ギルバート:「人・発勁じん・はっけい…!」


ジャイロ:「ごぼぉあ…!」


0:ギルバートの掌がジャイロの横腹を抉る


ジャイロ:(M)いてぇ…!こりゃあ…!ハンサムと同じ…!


ギルバート:「意外そうな顔だね。戦えないと思ったかい。こんな研究をしている身だ、最低限は弁えているつもりだよ」


ジャイロ:「こんにゃろ…!そりゃあ、中央政府職員の戦闘技法だろうが…!何もんだてめぇは!」


ギルバート:「中央政府監察官だ。元、だがな」


ジャイロ:「なるほどぉ、なぁんで学会追われたかもわかった気がしてきたぁ。経歴バグってんじゃねえのかてめえはァ!」


ギルバート:「対・異常体執行術」


ジャイロ:「Adsorptionアドソープション!」


ギルバート:「寸勁すんけい!」


0:場面転換

0:時間は少し遡る

0:ギョルディア遺跡


ガロ:「だっははは!見ろ、アシギ!」


アシギ:「ぷぷ」


カラス:「笑ってんじゃねえよ…」


0:カラスは何かの罠にひっかかっている


ガロ:「だははは!だってよーっ!なぁんか分からんけど、ちょっとはぐれてる間に罠っぽいのにひっかかってもんだもんよーっ!」


アシギ:「ぷぷ」


カラス:「殺す。絶対に殺す。」


ガロ:「よしゃ!次行こうぜ!次!」


アシギ:「行こっか」


カラス:「助けろよ!!」


0:場面転換


ガロ:「すげーーっ!階段がねえ!リフトかぁ、こりゃあ!」


アシギ:「なんだろう。ギルバートさんはなんて言ってたっけな…」


ガロ:「ちげーだろーが、アシギはなんだと思うよ、これ」


アシギ:「んんん…?そんな事言われてもな…。私専門知識ないし」


カラス:「井戸みたいなもんだろ。何かを引張りゃあ大体こういうのは上に昇っていくもんだ」


ガロ:「えー。紐とかねえけど」


カラス:「そりゃあほら。1万4000年だからどっか行っちまったんだよ」


ガロ:「俺は断然、乗れば勝手に上に登る素敵装置だ!っていう推理を推す」


カラス:「そんな馬鹿な」


ガロ:「汽車と同じやつ。

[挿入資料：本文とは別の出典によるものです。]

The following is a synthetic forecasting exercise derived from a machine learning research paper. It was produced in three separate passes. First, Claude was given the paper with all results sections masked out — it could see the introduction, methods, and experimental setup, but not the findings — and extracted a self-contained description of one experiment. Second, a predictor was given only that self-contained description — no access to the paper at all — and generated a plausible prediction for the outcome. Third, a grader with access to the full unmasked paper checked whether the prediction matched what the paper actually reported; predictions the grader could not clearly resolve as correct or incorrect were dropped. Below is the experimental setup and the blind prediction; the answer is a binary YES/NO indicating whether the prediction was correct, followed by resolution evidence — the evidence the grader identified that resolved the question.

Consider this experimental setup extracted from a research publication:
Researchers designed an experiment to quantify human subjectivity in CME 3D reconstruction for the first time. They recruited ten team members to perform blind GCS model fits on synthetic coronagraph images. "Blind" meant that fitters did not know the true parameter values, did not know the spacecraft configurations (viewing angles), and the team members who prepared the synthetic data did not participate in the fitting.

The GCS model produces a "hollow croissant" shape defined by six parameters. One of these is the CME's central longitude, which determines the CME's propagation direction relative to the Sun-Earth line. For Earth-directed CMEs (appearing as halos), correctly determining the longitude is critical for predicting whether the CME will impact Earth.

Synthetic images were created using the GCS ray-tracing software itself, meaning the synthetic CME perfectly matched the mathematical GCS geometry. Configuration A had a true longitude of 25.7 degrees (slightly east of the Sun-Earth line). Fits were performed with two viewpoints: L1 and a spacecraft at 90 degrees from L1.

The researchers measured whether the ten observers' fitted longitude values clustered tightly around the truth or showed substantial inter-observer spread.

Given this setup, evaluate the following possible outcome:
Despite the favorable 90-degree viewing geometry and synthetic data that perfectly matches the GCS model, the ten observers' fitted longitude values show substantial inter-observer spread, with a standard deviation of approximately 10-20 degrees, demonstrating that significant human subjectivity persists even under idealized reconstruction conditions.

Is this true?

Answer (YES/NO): NO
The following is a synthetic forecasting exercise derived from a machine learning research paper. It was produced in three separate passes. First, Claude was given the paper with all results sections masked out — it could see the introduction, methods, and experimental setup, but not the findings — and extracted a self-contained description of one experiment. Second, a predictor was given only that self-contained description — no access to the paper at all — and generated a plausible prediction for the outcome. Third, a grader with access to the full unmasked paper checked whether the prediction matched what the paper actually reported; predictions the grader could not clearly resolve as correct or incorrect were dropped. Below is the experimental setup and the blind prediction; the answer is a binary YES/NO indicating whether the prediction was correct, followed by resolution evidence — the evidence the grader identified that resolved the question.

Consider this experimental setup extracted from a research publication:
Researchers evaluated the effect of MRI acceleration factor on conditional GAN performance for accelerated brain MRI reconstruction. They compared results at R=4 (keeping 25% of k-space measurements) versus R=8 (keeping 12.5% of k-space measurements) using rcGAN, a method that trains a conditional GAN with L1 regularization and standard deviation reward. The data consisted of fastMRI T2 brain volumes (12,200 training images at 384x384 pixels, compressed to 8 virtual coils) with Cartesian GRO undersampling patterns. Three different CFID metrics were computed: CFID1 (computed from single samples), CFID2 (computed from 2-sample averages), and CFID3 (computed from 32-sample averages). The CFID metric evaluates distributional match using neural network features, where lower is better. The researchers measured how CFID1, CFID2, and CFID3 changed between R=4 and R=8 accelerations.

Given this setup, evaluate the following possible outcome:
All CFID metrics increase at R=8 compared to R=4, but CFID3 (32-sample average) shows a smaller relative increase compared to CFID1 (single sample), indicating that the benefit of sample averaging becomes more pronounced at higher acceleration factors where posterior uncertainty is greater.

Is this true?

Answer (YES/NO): NO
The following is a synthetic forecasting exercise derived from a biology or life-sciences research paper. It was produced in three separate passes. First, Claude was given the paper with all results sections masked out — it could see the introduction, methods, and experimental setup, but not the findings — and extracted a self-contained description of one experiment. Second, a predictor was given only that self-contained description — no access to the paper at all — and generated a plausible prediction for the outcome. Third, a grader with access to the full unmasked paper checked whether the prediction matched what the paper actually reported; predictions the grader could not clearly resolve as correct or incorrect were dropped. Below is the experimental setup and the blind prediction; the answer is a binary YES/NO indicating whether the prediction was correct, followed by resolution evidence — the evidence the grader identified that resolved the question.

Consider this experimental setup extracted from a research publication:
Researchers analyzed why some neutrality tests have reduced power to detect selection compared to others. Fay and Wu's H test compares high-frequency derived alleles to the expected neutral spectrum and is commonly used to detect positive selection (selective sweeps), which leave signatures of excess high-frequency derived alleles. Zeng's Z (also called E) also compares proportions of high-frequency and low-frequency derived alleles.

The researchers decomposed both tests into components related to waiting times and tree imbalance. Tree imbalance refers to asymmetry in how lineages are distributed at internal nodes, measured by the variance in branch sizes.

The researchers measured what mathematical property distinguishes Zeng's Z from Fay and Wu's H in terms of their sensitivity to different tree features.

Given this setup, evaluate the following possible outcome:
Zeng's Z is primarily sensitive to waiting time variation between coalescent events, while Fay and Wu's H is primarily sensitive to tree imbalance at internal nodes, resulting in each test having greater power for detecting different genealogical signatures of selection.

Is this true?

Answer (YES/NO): NO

蒸気機関ってやつならどうだ」


カラス:「最近だと電車機関もかなり進化してきてるって言うしな。そうなるとガロの言ってた素敵装置ってのも再現可能なんじゃねえか?」


ガロ:「まじでぇ!?」


カラス:「でも1万4000年前だしな」


ガロ:「確かにな。おもしれー。」


アシギ:「これは、仮にだけど」


ガロ:「お?」


アシギ:「この遺跡の入口が異常性で開いたように、このリフトも異常性を動力として動くもの…。だったりしたら面白いかな…。なんて」


ガロ:「…」


カラス:「…」


アシギ:「い、いや!仮の話だから!そうだったらなんかロマンあるなーって!」


ガロ:「それ!!やべぇぇぇえなぁ!?」


アシギ:「…!」


カラス:「接合部もクソもねえリフトだからな、たしかに。そっちの方が合点が行く。」


ガロ:「ちょ、ちょっと試してみていいか!?」


アシギ:「いや、でも、あってるかどーか分かんないし…」


ガロ:「いーんだよ!違ったら違ったで別のすげー技術があんだろ!それはそれで面白い!」


カラス:「罠であれ。」


ガロ:「よっと。」


0:リフトに乗った


ガロ:「GRID・BORROWグリッド・ボロウ


カラス:「ふむ。」


アシギ:「ごくり」


0:リフトが登り始めた


ガロ:「うおおぉお!?」


アシギ:「動いた!?」


カラス:「まじか」


ガロ:「ええええ!?動いてる!動いてる動いてる!」


0:しかし、リフトは中腹部で動作を止めた


ガロ:「あれ。止まっちった」


カラス:「まあ。昔のもんだしな。イタチの最後っ屁ってとこじゃねえのか」


ガロ:「おお…!おおお…!!おおおおお!!すげえええなぁあああ!古代文明!」


アシギ:「私も!私も乗せろ!」


ガロ:「お前異常性使えねえじゃん。止まっちまったし」


アシギ:「この…!次のリフト探しに行くぞ!」


カラス:「なんだよ。あんだけぶーぶー言ってたのに。探索に乗り気か」


アシギ:「うるさい!乗り気じゃない!」


ガロ:「だはは!なんでもいいよ!行くぞ!次ぃ!」


0:場面転換


ガロ:(M)ガロンドール冒険譚。7章っ。


ガロ:(M)ギョルディア遺跡の文明は、異常性を使う事で技術進化を成したとんでもねえ文明だった!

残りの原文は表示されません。